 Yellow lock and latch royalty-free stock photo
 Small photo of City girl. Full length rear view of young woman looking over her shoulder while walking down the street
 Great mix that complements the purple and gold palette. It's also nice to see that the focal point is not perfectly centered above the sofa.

---

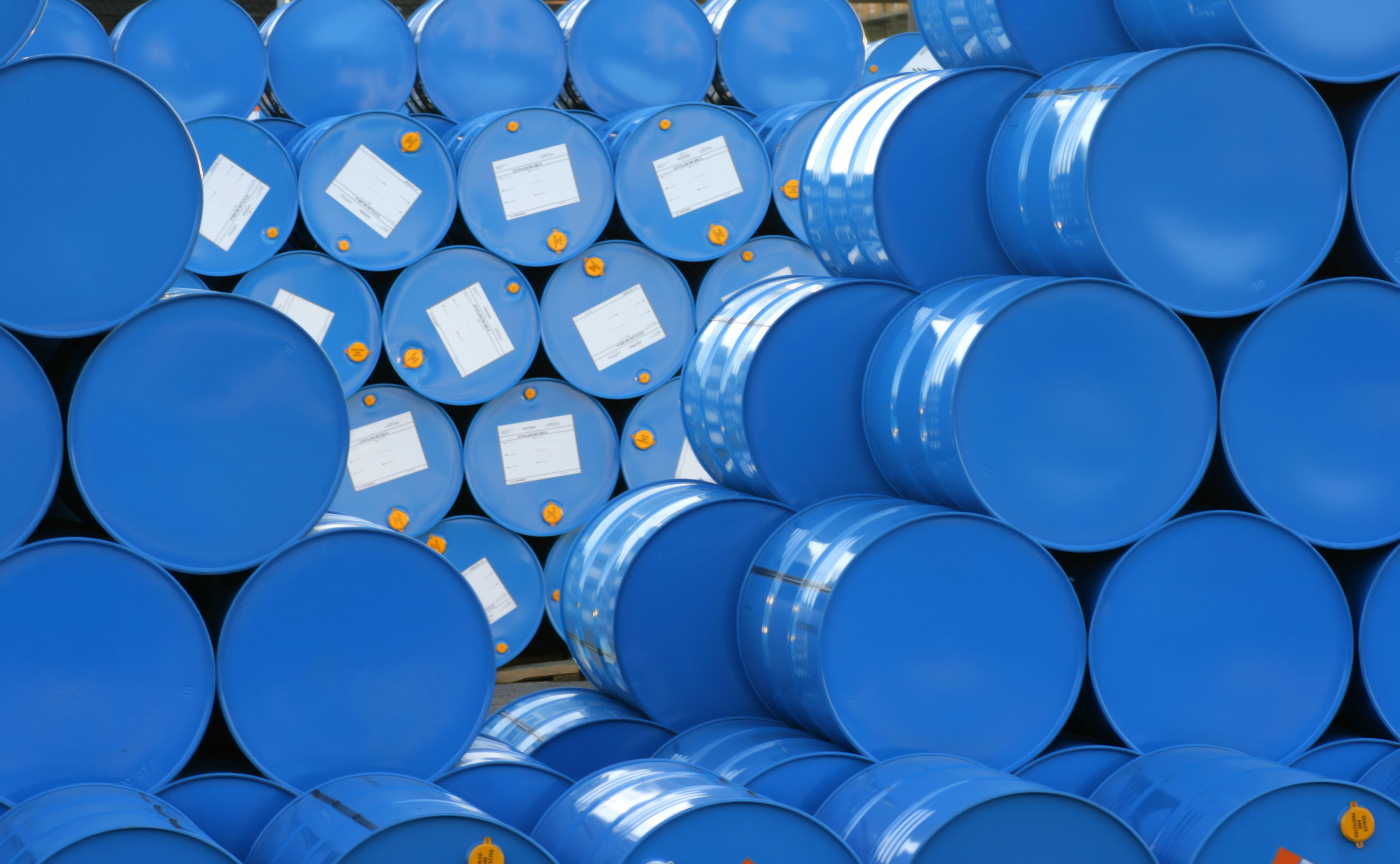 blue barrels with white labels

==

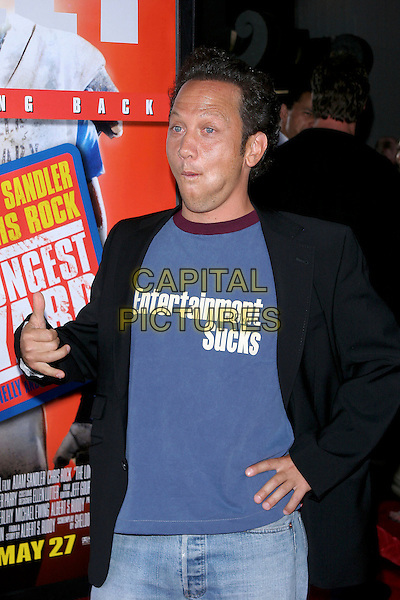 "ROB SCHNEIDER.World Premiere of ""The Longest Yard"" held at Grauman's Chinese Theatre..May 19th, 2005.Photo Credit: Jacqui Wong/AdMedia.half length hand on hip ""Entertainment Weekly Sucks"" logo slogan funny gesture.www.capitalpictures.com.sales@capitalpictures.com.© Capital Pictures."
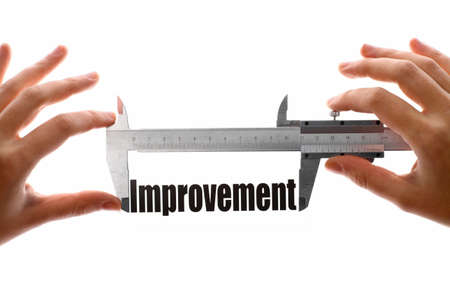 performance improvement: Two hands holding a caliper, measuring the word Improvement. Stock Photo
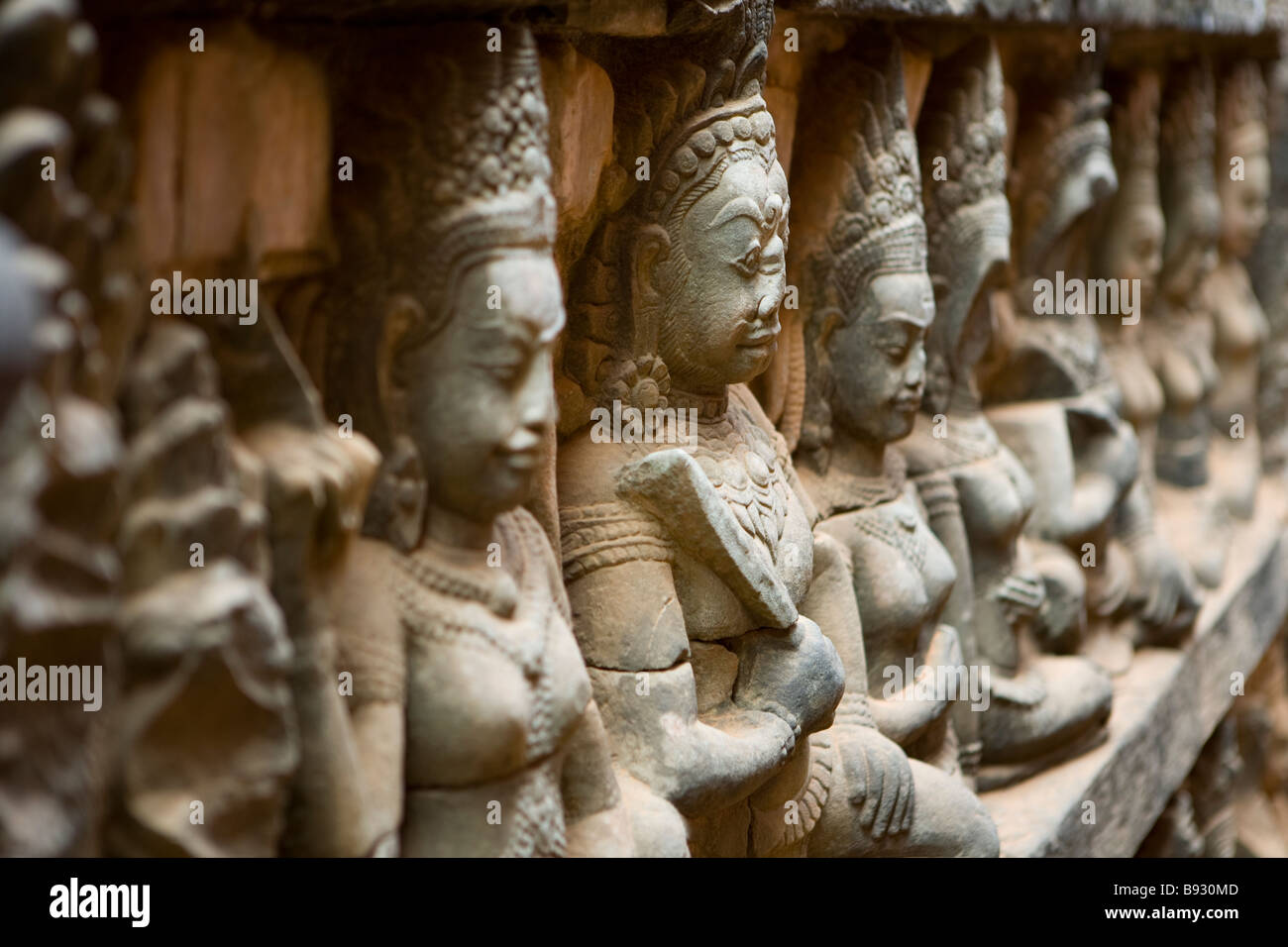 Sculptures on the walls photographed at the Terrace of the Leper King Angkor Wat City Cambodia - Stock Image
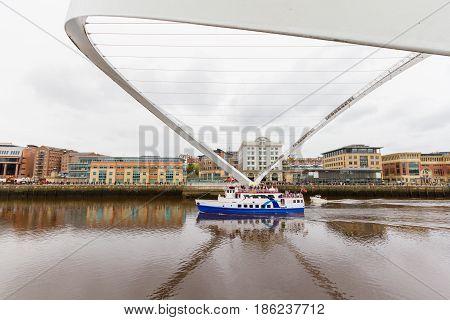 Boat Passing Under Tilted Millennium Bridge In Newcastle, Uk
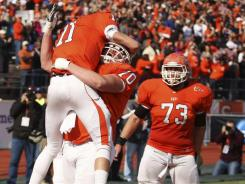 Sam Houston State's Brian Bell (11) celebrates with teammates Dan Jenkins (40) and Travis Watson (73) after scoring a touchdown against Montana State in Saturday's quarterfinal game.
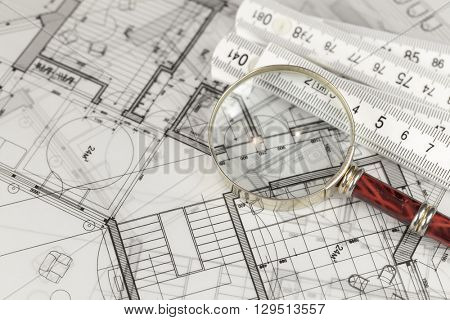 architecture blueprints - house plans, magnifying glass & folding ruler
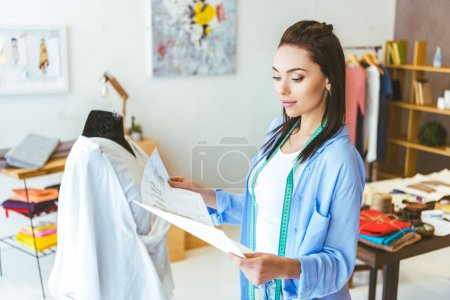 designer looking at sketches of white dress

→ WORK ORDER
Reproduce exactly the stretch of the material above that starts at the line with "Yellow lock and" and ends at the line with "Great mix that", both included, and nothing else.

→ REPLY TO THE EXERCISE
 Yellow lock and latch royalty-free stock photo
 Small photo of City girl. Full length rear view of young woman looking over her shoulder while walking down the street
 Great mix that complements the purple and gold palette. It's also nice to see that the focal point is not perfectly centered above the sofa.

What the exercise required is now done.